Syllabus: Linear and non-linear differential equations, numerical solution to non-linear differential equations with MATLAB, solution of systems of linear differential equations using exponential matrices and MATLAB, linear difference equations, non-linear difference equations with MATLAB. Curve fitting: linear and non-linear regression. Various applications, including: mathematical theories of war, spread of diseases, chemical processes and reactions, dynamical systems and chaos, population dynamics, problems in dynamics and kinetics, stochastic processes.
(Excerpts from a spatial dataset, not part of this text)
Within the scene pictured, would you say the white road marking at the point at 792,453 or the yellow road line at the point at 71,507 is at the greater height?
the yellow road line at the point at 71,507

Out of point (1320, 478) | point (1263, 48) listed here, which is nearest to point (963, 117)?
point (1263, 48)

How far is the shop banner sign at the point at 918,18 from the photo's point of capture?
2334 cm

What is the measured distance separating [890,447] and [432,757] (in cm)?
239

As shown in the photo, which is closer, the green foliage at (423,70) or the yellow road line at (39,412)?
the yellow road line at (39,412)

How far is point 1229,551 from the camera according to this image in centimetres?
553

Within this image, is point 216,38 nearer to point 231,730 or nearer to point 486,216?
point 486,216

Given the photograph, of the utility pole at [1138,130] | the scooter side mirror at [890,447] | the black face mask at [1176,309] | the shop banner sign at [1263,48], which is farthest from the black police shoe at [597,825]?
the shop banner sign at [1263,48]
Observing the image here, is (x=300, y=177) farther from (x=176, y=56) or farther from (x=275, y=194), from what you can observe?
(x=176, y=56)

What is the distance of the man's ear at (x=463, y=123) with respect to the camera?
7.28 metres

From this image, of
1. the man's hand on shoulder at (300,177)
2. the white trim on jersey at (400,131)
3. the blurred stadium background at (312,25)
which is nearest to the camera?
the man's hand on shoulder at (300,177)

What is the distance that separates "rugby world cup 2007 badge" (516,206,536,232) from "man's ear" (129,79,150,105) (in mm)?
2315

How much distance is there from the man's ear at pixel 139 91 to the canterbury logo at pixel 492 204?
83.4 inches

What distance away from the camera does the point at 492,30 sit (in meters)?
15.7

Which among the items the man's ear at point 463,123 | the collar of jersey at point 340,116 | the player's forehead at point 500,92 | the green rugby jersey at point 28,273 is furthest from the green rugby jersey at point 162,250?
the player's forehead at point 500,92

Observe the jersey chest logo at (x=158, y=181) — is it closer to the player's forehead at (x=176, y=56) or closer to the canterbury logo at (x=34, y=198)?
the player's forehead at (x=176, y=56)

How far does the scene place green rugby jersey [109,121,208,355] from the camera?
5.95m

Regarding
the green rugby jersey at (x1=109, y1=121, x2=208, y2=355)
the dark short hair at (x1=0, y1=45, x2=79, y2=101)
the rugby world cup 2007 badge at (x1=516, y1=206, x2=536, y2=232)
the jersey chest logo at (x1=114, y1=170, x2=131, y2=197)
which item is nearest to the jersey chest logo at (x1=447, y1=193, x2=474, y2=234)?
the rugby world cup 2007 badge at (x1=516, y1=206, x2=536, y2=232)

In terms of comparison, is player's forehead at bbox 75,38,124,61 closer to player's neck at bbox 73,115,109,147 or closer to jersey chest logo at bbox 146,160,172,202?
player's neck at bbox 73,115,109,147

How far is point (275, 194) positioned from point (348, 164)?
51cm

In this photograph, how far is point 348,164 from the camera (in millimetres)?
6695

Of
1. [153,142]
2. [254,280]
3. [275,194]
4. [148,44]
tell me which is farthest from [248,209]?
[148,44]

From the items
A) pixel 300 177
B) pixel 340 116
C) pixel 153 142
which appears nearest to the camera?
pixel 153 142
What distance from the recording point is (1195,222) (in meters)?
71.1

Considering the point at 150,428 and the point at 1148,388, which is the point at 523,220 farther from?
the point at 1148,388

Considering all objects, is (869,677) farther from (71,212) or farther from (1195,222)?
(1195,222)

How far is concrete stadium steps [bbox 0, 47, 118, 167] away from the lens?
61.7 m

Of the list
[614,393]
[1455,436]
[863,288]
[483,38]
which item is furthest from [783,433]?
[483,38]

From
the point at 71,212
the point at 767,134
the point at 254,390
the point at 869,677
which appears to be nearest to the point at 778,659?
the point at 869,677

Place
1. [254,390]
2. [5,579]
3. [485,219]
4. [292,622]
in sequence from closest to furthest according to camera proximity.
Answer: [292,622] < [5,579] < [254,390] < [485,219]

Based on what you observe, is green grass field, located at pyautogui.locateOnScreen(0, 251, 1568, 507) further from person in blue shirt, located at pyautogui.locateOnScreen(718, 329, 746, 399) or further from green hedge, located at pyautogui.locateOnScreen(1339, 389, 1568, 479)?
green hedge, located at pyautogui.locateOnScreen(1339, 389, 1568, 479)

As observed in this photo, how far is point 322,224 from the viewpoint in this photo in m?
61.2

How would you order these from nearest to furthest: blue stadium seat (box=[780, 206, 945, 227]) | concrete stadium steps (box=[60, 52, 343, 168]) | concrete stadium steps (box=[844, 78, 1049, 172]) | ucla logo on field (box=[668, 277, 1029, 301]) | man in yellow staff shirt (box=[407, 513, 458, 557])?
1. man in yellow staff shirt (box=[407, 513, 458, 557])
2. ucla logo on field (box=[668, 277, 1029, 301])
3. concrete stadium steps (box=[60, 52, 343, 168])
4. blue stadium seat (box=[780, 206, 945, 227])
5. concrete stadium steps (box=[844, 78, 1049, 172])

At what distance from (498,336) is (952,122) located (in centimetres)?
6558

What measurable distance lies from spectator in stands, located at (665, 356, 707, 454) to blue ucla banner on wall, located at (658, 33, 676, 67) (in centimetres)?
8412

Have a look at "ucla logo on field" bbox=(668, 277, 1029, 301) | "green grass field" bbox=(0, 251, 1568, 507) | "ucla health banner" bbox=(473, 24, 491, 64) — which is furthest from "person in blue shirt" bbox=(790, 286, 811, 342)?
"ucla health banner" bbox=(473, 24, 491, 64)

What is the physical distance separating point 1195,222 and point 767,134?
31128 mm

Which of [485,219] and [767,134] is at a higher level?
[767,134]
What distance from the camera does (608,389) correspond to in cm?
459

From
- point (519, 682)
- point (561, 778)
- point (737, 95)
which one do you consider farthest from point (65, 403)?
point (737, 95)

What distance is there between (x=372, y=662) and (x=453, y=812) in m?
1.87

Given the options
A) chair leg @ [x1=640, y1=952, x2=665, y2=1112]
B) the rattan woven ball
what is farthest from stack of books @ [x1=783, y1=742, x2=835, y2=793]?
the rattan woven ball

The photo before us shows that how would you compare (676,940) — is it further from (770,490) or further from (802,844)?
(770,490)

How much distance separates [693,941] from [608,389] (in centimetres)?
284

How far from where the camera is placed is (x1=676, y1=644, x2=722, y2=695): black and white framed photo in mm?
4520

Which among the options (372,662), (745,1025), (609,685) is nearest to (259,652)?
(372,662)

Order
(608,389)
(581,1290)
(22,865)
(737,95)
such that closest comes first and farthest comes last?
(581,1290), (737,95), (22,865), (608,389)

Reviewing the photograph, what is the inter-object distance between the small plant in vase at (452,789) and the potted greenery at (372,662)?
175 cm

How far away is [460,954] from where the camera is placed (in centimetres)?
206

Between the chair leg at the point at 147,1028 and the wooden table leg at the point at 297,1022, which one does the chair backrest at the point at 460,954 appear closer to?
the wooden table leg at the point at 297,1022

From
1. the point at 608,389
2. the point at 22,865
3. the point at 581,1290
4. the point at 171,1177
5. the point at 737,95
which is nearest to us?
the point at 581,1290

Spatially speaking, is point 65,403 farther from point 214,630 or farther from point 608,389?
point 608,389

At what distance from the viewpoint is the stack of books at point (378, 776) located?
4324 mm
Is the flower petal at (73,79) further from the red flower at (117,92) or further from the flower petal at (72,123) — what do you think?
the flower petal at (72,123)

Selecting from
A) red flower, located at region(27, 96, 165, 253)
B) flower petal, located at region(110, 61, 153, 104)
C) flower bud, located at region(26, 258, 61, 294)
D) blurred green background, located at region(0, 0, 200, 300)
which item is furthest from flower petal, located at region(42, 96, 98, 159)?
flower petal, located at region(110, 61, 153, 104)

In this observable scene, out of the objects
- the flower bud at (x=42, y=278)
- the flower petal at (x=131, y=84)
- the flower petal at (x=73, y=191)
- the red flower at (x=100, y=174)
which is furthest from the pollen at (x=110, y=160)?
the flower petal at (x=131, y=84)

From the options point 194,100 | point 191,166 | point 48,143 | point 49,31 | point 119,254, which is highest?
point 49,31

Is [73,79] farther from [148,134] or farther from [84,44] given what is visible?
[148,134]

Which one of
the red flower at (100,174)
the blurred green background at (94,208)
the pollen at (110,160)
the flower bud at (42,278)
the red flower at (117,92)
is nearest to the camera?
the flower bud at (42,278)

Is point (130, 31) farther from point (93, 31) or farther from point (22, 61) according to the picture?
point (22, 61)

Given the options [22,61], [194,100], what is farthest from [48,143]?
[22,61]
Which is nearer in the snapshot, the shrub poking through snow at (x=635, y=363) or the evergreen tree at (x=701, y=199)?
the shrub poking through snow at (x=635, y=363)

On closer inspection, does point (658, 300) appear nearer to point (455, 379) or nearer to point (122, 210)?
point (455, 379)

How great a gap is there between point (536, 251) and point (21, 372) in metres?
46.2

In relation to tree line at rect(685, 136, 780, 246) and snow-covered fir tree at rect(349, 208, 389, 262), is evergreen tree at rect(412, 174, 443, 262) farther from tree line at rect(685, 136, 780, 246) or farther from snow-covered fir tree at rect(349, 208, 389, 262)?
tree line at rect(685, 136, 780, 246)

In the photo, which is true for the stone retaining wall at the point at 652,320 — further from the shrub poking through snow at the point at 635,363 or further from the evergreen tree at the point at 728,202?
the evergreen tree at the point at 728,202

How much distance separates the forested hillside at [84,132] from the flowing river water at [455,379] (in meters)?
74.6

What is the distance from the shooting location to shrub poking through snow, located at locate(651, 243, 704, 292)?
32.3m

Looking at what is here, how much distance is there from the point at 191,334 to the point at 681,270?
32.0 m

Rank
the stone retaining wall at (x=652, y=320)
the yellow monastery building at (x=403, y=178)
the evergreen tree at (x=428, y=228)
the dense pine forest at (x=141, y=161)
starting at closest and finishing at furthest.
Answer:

Each of the two courses consists of ten topics of about 26 lectures each, plus tutorial assignments or practical work. A Mathematics Honours course usually requires the candidate to have majored in Mathematics, whilst Applied Mathematics Honours usually requires the candidate to have majored in Applied Mathematics. The topics are selected from the following general areas covering a wide spectrum of contemporary Mathematics and Applied Mathematics:
Topology; Algebra and applications (e.g. Coding Theory and Cryptography); Mathematical Logic and Set Theory; Fuzzy Sets with applications to Topology, Algebra and Control Theory; Measure Theory and Functional Analysis; Lattice Theory; Combinatorics; Category Theory; Differential Equations; Differential Geometry; Aspects of mathematical education (such as olympiads, elementary mathematics from an advanced viewpoint); Group representations; Quantum Field Theory; Nonlinear Dynamics and Chaos Theory; Mathematics of networking; Wavelet Analysis; Numerical Analysis; Neural Networks; Information and Control; Fuzzy linear programming; Mathematical modelling.
Two or three topics from those offered at the third-year level in either Mathematics or Applied Mathematics may also be taken in the case of a student who has not done such topics before. Two or three topics may also be replaced by an appropriate project.
With the approval of the Heads of Department concerned, the course may also contain topics from Education, and from those offered by other departments in the Science Faculty such as Physics, Computer Science, and Statistics.
On the other hand, the topics above may also be considered by such Departments as possible components of their postgraduate courses.
Suitably qualified students are encouraged to proceed to these degrees under the direction of the staff of the Department. Requirements for these degrees are given in the General Rules.
A Master's degree in either Mathematics or Applied Mathematics is taken by a combination of course work and a thesis. Normally four examination papers and/or essays are required apart from the thesis. The whole course of study must be approved by the Head of Department.